#### Given records
=== Begin Enclosure ===

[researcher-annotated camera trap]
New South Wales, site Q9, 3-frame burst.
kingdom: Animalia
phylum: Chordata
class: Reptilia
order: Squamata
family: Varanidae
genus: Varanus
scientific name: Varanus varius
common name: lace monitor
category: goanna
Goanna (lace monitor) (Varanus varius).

=== End Enclosure ===

From the line holding "phylum: Chordata" to the last line of the records, quote each line exactly and add nothing.

phylum: Chordata
class: Reptilia
order: Squamata
family: Varanidae
genus: Varanus
scientific name: Varanus varius
common name: lace monitor
category: goanna
Goanna (lace monitor) (Varanus varius).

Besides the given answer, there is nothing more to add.